Ala Dorada y Mancha volaban en zigzag, casi a ras del agua, y al divisar a Tanis, Dreena y Kitiara sacaron a los tres compañeros de las frígidas aguas. Se reunieron con las fuerzas atacantes, que estaban a salvo sobre las espaldas de los búhos, a gran altura sobre el agitado lago. Kitiara volvió en sí y se encontró encaramada a Ala Dorada, sujeta por un tembloroso semielfo que iba pegado a su espalda, y mirando, no a Lida, sino a Dreena.
—¿Quién…?
Entonces la mercenaria se quedó muda de horror al ver que Dreena ten Valdane arrojaba la última gema de hielo, la que había cogido en los aposentos de Janusz, a las aguas del lago, que se extendía muy por debajo de ellos.

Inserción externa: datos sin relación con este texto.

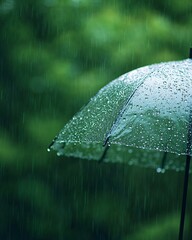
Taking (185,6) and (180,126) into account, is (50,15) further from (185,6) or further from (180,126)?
(180,126)

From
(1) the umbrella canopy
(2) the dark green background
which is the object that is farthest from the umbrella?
(2) the dark green background

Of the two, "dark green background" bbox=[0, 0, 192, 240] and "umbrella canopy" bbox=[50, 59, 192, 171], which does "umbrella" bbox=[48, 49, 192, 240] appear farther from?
"dark green background" bbox=[0, 0, 192, 240]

—¿Qué haces? —gritó Kit a la maga.
La reluciente piedra cayó al agua y desapareció bajo la superficie. Al instante, el lago se volvió a congelar, aprisionando en el hielo a las tropas restantes de Valdane. Mientras Tanis contemplaba la escena, los ventisqueros empezaron a avanzar sobre el hielo sembrado de grotescas figuras congeladas, muertas.

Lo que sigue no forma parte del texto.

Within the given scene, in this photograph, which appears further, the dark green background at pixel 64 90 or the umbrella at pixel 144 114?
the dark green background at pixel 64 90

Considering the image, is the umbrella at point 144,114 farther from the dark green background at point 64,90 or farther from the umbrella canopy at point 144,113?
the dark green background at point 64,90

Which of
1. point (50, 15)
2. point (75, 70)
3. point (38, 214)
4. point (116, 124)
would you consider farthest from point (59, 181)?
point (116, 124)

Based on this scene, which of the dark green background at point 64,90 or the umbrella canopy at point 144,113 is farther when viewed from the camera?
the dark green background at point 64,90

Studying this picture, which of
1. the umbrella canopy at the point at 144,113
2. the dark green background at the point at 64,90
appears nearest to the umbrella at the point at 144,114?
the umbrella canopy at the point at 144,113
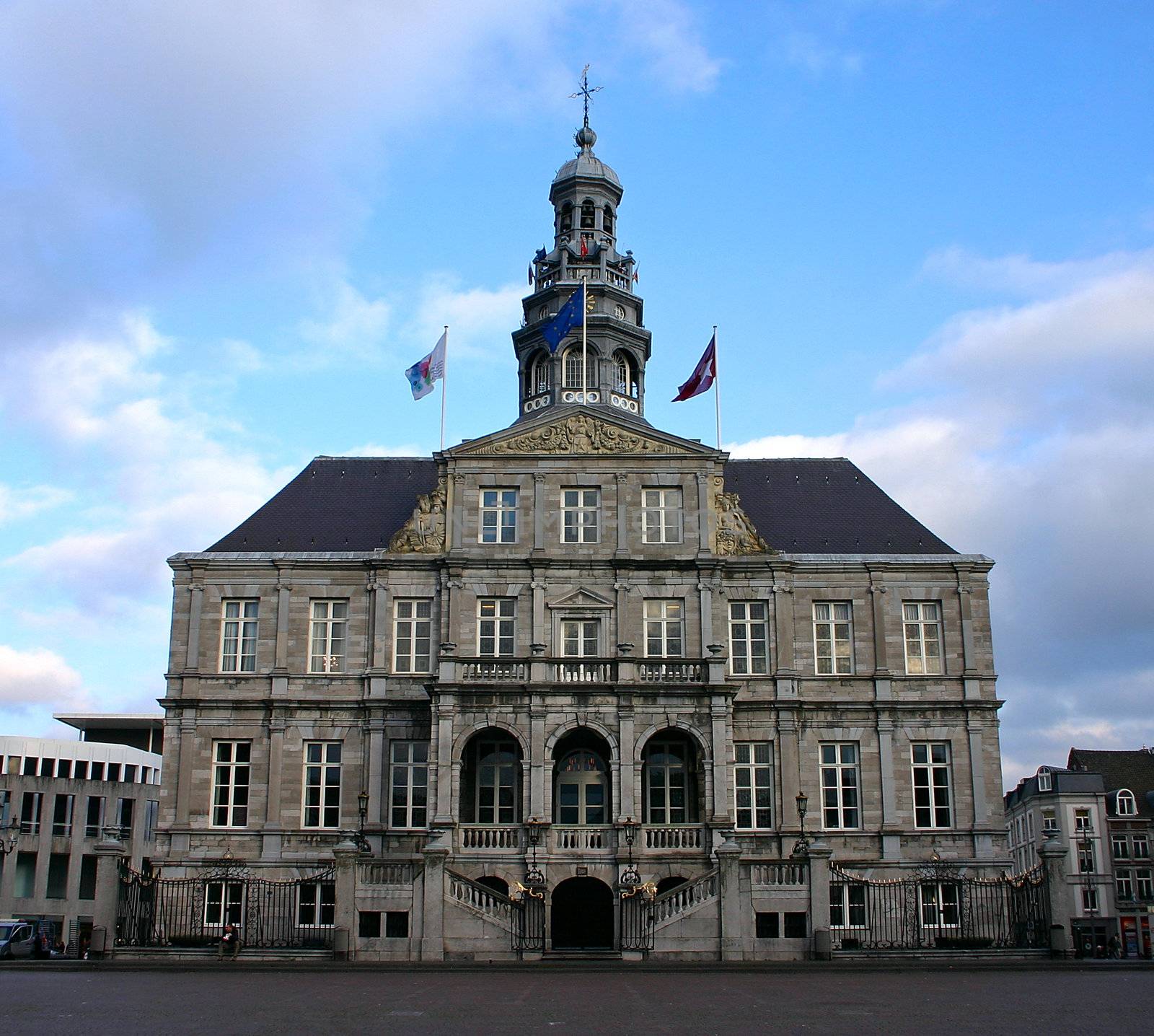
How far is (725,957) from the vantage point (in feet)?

Sólo un tercio de las fuerzas atacantes había sobrevivido. Brittain, montado en Cortavientos, saludó a Tanis; pero no había señales de sus exploradores y su lugarteniente. El ejército victorioso se remontó en espirales y después puso rumbo norte, a través de las heladas llanuras. Tanis se sentó erguido, haciendo caso omiso del viento glacial y de las protestas de Kitiara, y pensó, anhelante, en el regreso a casa.
Caía una copiosa nevada. Salvo por una ligera depresión en el suelo, no quedó señal alguna de que hubiesen estado allí.